[[ Records for this exercise open ]]

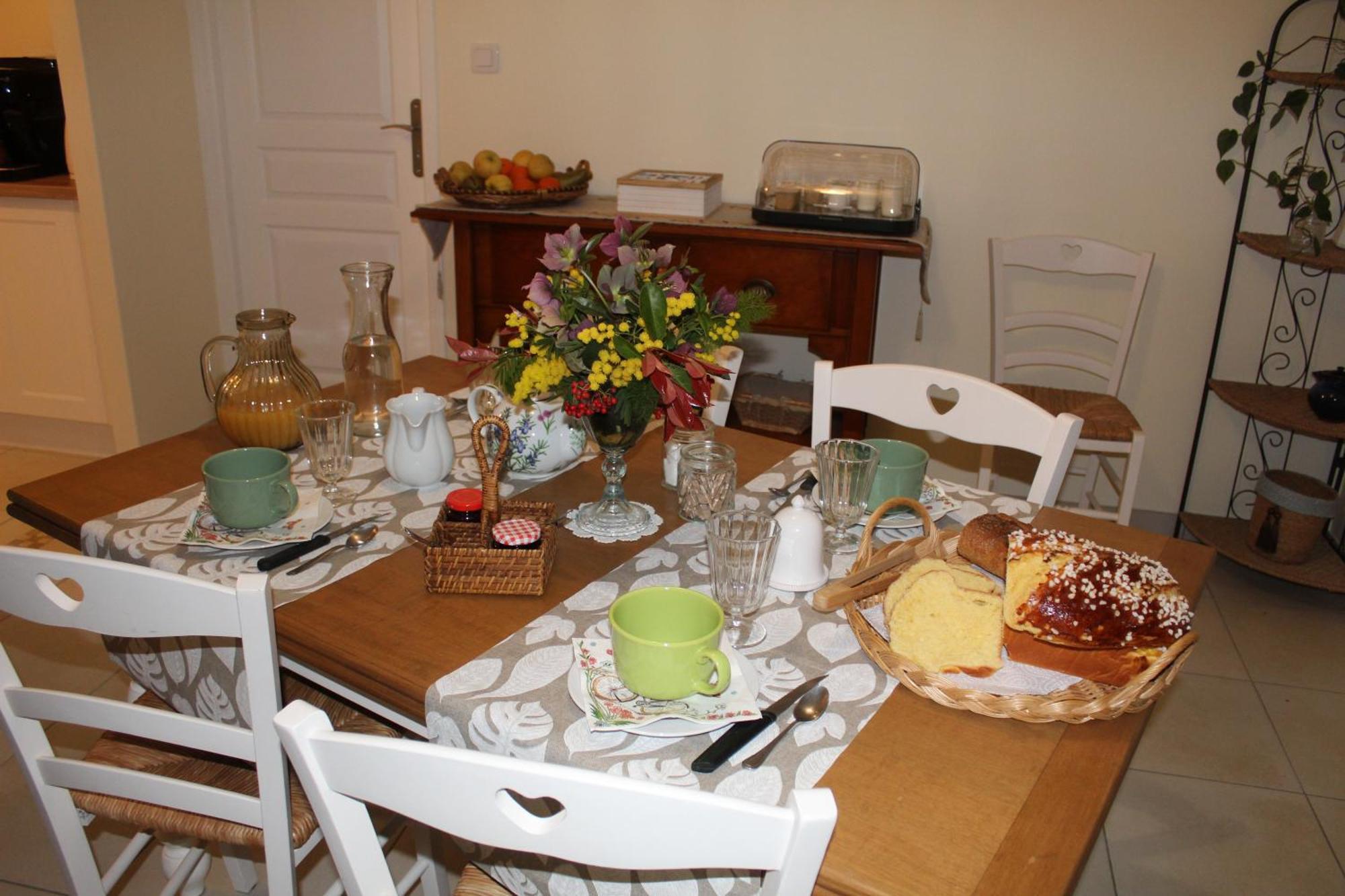 La Douce Charentaise Bed and Breakfast Mérignac Eksteriør billede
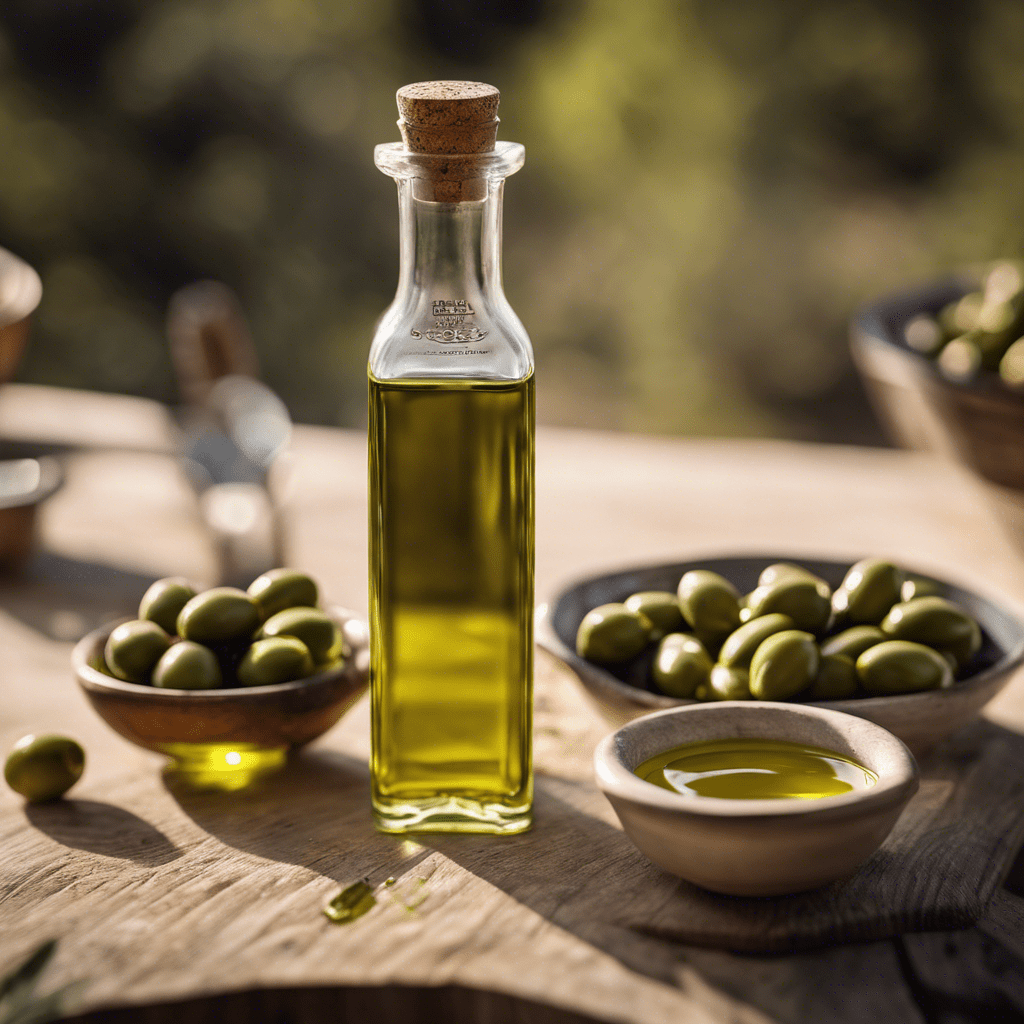 El Oro Verde de España: Exportando el Mejor Aceite de Oliva del Mundo a los Paladares más Exigentes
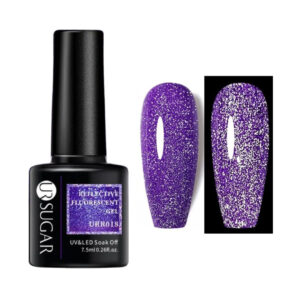 UR SUGAR 7.5ml Reflective Fluorescent Nail Gel - URR018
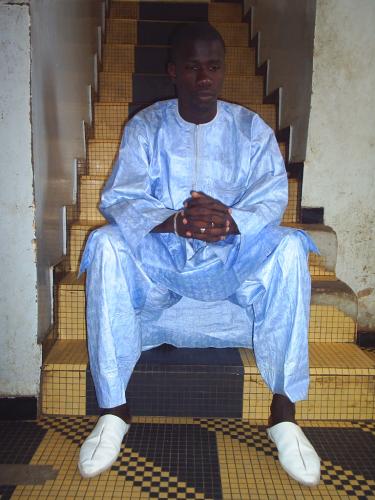 ibrahima samb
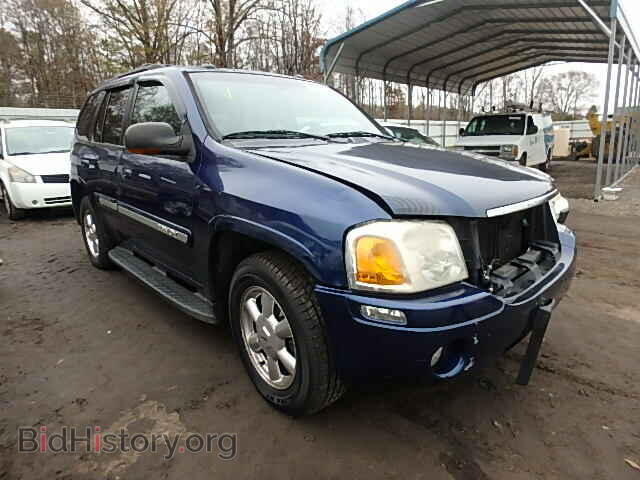Фотография 1GKDT13S042255287 - GMC ENVOY 2004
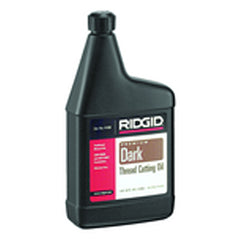 ‎Thread Cutting Oil - #41590Dark-1 Quart - USA Tool & Supply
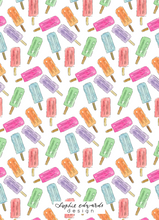 Load image into Gallery viewer, POPSICLE PARTY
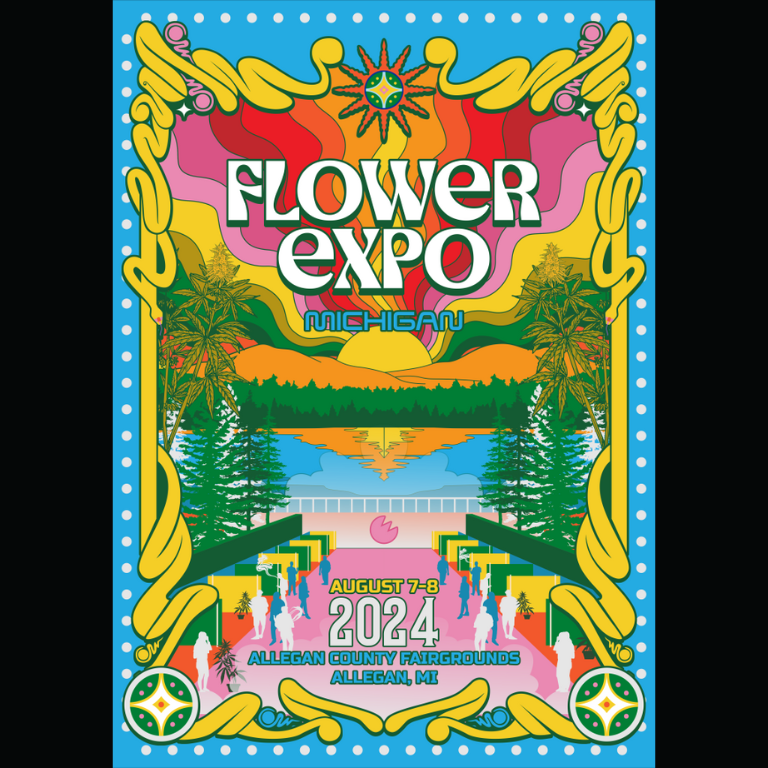 Flower Expo Michigan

[[ Records for this exercise closed ]]

What you have to do:
Reproduce all of the items above character for character, omitting the pictures.

Task answer:
 La Douce Charentaise Bed and Breakfast Mérignac Eksteriør billede
 El Oro Verde de España: Exportando el Mejor Aceite de Oliva del Mundo a los Paladares más Exigentes
 UR SUGAR 7.5ml Reflective Fluorescent Nail Gel - URR018
 ibrahima samb
Фотография 1GKDT13S042255287 - GMC ENVOY 2004
 ‎Thread Cutting Oil - #41590Dark-1 Quart - USA Tool & Supply
 Load image into Gallery viewer, POPSICLE PARTY
 Flower Expo Michigan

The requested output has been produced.